Sun Feb 25 14:06:28 2024
+---------------------------------------------------------------------------------------+
| NVIDIA-SMI 535.129.03 Driver Version: 535.129.03 CUDA Version: 12.2 |
|-----------------------------------------+----------------------+----------------------+
| GPU Name Persistence-M | Bus-Id Disp.A | Volatile Uncorr. ECC |
| Fan Temp Perf Pwr:Usage/Cap | Memory-Usage | GPU-Util Compute M. |
| | | MIG M. |
|=========================================+======================+======================|
| 0 Tesla T4 Off | 00000000:00:04.0 Off | 0 |
| N/A 76C P8 11W / 70W | 0MiB / 15360MiB | 0% Default |
| | | N/A |
+-----------------------------------------+----------------------+----------------------+
| 1 Tesla T4 Off | 00000000:00:05.0 Off | 0 |
| N/A 77C P8 12W / 70W | 0MiB / 15360MiB | 0% Default |
| | | N/A |
+-----------------------------------------+----------------------+----------------------+
+---------------------------------------------------------------------------------------+
| Processes: |
| GPU GI CI PID Type Process name GPU Memory |
| ID ID Usage |
|=======================================================================================|
| No running processes found |
+---------------------------------------------------------------------------------------+
import pandas as pd
import torch
from datasets import Dataset, load_dataset
from random import randrange
from peft import LoraConfig, get_peft_model, AutoPeftModelForCausalLM, prepare_model_for_int8_training
from transformers import AutoTokenizer, AutoModelForCausalLM, BitsAndBytesConfig, TrainingArguments
from trl import SFTTrainer
import warnings
warnings.filterwarnings("ignore")
df = pd.read_csv("train.csv")
train = Dataset.from_pandas(df)
model_id = "meta-llama/Llama-2-7b"
tokenizer = AutoTokenizer.from_pretrained(model_id, trust_remote_code=True)
tokenizer.pad_token = tokenizer.eos_token
tokenizer.padding_side = "right"
model = AutoModelForCausalLM.from_pretrained(model_id,
load_in_4bit = True,
torch_dtype = torch.float16,
device_map="auto")
model.resize_token_embeddings(len(tokenizer))
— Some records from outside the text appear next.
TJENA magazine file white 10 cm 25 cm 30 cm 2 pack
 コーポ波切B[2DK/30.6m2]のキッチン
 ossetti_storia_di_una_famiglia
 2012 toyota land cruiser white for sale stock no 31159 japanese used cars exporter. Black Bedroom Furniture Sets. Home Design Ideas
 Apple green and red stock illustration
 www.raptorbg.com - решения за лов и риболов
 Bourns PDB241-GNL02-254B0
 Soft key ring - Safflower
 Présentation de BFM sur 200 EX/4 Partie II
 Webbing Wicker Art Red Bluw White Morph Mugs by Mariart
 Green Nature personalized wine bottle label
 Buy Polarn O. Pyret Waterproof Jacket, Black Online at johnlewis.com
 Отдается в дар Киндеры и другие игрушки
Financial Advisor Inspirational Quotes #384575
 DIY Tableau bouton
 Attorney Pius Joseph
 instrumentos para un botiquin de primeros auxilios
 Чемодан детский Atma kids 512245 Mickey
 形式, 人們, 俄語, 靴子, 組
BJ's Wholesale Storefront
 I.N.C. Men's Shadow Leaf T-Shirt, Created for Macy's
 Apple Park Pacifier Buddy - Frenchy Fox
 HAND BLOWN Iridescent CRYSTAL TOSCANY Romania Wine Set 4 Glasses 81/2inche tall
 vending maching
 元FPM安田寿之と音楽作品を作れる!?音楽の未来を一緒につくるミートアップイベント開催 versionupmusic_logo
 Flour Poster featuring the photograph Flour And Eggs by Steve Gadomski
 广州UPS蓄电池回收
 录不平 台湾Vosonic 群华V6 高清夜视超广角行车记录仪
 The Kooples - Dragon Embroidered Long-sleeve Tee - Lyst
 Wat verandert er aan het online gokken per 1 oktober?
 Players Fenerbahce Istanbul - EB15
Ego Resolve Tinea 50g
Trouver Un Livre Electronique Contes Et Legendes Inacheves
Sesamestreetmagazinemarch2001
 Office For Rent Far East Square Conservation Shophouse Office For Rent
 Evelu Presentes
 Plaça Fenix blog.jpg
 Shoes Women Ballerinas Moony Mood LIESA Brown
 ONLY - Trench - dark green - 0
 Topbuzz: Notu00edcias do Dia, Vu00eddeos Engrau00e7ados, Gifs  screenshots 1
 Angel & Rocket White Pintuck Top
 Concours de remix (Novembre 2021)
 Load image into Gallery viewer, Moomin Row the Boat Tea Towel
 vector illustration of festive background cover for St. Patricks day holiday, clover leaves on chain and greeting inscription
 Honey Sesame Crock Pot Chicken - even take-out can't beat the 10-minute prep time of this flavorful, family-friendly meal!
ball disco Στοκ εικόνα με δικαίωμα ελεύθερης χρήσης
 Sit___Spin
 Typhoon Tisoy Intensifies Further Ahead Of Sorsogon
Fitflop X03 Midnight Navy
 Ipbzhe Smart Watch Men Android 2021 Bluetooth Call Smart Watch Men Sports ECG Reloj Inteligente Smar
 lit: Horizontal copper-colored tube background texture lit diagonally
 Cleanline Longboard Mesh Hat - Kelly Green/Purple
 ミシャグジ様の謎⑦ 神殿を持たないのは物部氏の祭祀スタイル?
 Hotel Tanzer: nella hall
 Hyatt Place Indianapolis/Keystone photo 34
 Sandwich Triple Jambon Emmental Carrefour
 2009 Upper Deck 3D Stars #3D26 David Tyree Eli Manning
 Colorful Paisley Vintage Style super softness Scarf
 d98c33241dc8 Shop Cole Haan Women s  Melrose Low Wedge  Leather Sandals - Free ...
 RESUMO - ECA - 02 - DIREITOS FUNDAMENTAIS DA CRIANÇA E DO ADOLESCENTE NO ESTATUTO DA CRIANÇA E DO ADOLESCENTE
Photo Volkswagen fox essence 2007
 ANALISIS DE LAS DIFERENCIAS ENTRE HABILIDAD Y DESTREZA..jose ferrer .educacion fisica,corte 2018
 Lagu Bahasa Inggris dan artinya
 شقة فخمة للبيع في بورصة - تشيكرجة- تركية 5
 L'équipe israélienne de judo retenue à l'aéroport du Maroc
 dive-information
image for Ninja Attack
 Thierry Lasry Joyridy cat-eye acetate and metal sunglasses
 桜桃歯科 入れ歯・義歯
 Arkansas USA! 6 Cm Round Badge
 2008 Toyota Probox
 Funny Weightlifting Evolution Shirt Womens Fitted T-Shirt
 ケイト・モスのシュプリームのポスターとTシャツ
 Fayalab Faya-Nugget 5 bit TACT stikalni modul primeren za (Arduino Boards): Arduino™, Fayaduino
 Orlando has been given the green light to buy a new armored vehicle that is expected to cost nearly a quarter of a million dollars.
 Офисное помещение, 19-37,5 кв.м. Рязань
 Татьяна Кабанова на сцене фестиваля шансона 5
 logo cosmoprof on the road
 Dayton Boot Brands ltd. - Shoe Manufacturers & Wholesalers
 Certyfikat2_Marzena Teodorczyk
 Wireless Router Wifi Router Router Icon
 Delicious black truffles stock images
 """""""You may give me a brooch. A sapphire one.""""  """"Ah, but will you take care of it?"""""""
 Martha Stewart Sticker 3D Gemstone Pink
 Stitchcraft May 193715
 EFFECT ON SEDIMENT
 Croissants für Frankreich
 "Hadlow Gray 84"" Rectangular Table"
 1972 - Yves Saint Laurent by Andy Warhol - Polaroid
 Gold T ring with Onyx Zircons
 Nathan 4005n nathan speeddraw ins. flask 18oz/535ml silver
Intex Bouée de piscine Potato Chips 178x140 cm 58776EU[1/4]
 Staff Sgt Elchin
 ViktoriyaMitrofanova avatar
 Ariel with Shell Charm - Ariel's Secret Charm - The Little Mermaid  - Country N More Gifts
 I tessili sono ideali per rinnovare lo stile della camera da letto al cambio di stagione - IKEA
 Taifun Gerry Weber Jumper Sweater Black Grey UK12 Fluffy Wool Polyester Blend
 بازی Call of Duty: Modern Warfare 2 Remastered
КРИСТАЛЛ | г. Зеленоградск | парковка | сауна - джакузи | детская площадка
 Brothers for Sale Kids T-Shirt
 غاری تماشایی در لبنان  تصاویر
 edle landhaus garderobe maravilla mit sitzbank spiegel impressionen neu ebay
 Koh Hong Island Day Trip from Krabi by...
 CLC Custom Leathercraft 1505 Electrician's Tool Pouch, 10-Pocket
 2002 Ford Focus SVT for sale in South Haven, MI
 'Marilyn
model = prepare_model_for_int8_training(model)
peft_config = LoraConfig(
lora_alpha=16,
lora_dropout=0.1,
r=64,
bias="none",
task_type="CAUSAL_LM"
)
model = get_peft_model(model, peft_config)
args = TrainingArguments(
output_dir='custom_domain_test',
num_train_epochs=5,
per_device_train_batch_size=8,
optim = "adamw_torch",
logging_steps = 100,
save_total_limit = 2,
save_strategy = "no",
load_best_model_at_end=False,
learning_rate=2e-4,
fp16=True,
seed=42,
warmup_ratio = 0.1,
lr_scheduler_type = "linear",
report_to="none",
dataloader_num_workers = 4
)
# Create the trainer
trainer = SFTTrainer(
model=model,
train_dataset=train,
# eval_dataset=test,
dataset_text_field='text',
peft_config=peft_config,
max_seq_length=1042,
tokenizer=tokenizer,
args=args,
packing=True,
)
# train
trainer.train()
can you please tell me how to utilise both the GPU and increase GPU and CPU utilisation using HuggingFace Trainer?